La empatía se refiere a la capacidad de escuchar y comprender las realidades diversas de un continente atravesado por desigualdades. La coherencia se traduce en alinear discurso y acción: un líder que habla de sostenibilidad pero contamina pierde credibilidad. El propósito apunta a la necesidad de un “para qué”: los jóvenes no siguen a alguien solo porque manda, sino porque inspira con un objetivo claro, ya sea reducir la huella de carbono, democratizar el acceso a la educación o impulsar la inclusión financiera.

Además, valores como la diversidad, la equidad de género y el compromiso ambiental se han vuelto centrales. Para las nuevas generaciones, un líder que no se pronuncie frente a estas causas carece de legitimidad.


El problema es que la realidad latinoamericana no siempre acompaña esta visión. Las estructuras políticas y empresariales siguen, en muchos casos, dominadas por liderazgos autoritarios o paternalistas. Los jóvenes que entran en política enfrentan la resistencia de partidos tradicionales. Los emprendedores que proponen modelos horizontales chocan con burocracias rígidas.

A esto se suma la fragilidad económica.
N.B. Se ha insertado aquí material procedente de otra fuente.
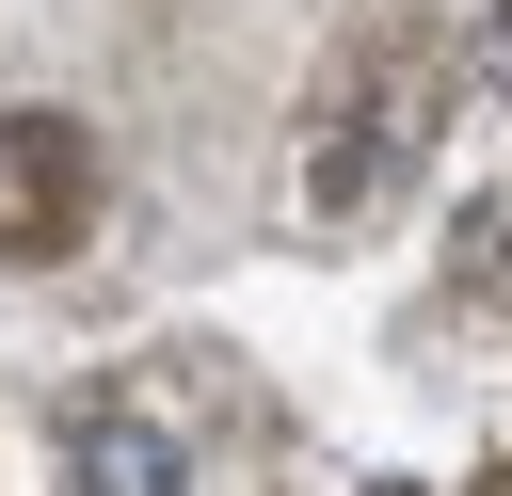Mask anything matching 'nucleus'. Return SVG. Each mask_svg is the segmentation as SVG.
Returning a JSON list of instances; mask_svg holds the SVG:
<instances>
[{
	"mask_svg": "<svg viewBox=\"0 0 512 496\" xmlns=\"http://www.w3.org/2000/svg\"><path fill=\"white\" fill-rule=\"evenodd\" d=\"M96 240V128L80 112H0V256H80Z\"/></svg>",
	"mask_w": 512,
	"mask_h": 496,
	"instance_id": "f257e3e1",
	"label": "nucleus"
},
{
	"mask_svg": "<svg viewBox=\"0 0 512 496\" xmlns=\"http://www.w3.org/2000/svg\"><path fill=\"white\" fill-rule=\"evenodd\" d=\"M64 496H192V464H176L160 416H112V400H96V416L64 432Z\"/></svg>",
	"mask_w": 512,
	"mask_h": 496,
	"instance_id": "f03ea898",
	"label": "nucleus"
},
{
	"mask_svg": "<svg viewBox=\"0 0 512 496\" xmlns=\"http://www.w3.org/2000/svg\"><path fill=\"white\" fill-rule=\"evenodd\" d=\"M480 64H496V96H512V0H496V32H480Z\"/></svg>",
	"mask_w": 512,
	"mask_h": 496,
	"instance_id": "7ed1b4c3",
	"label": "nucleus"
}]
</instances>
En sociedades donde millones viven en la informalidad, la urgencia por sobrevivir hace que a veces la gente prefiera liderazgos fuertes y verticales que ofrezcan seguridad, aunque sacrifiquen participación.

El populismo sigue siendo atractivo para amplios sectores. En Brasil, Argentina o Venezuela, la figura del líder que concentra poder no desaparece, aunque sea cuestionada por los jóvenes. Esa tensión entre el viejo caudillismo y el nuevo liderazgo colaborativo configura el gran desafío de la región.
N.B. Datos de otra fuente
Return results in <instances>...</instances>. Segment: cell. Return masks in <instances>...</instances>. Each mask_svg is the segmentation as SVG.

En Chile, los movimientos estudiantiles de la década pasada produjeron figuras como Gabriel Boric, hoy presidente, que representa un liderazgo surgido de colectivos y no de partidos tradicionales.

En México, colectivos feministas como “Brujas del Mar” han mostrado cómo se lidera desde la colectividad y las redes sociales.

En Colombia, jóvenes en paro nacional de 2021 organizaron estructuras horizontales de protesta, sin jefes, con portavoces temporales.

En el mundo empresarial, casos como Rappi en Colombia o Nubank en Brasil muestran liderazgos jóvenes, ágiles y globales, más preocupados por la experiencia del usuario que por replicar jerarquías corporativas. Estos ejemplos revelan que el liderazgo latinoamericano de hoy se nutre de innovación social y tecnológica, y no necesariamente de los manuales de management clásico.


Mientras en Europa o Estados Unidos los jóvenes líderes emergen con respaldo institucional y recursos estables, en América Latina deben lidiar con precariedad, violencia y falta de confianza institucional. Eso hace que el liderazgo en la región tenga un componente de resiliencia mucho mayor.

El joven líder latinoamericano no solo debe inspirar, sino sobrevivir y resistir. Eso imprime un carácter particular: más combativo, más creativo, más híbrido entre activismo y emprendimiento.


El liderazgo del siglo XXI en América Latina está marcado por la fluidez, la colectividad y el propósito. Los jóvenes han tomado la palabra para decir que no quieren caudillos, sino redes; que no buscan órdenes, sino inspiración; que no siguen símbolos, sino causas.

La gran incógnita es si este liderazgo líquido logrará consolidarse en estructuras políticas y empresariales aún sólidas y jerárquicas. Lo cierto es que la historia ya cambió: el futuro del liderazgo en la región será menos de pedestal y más de tejido.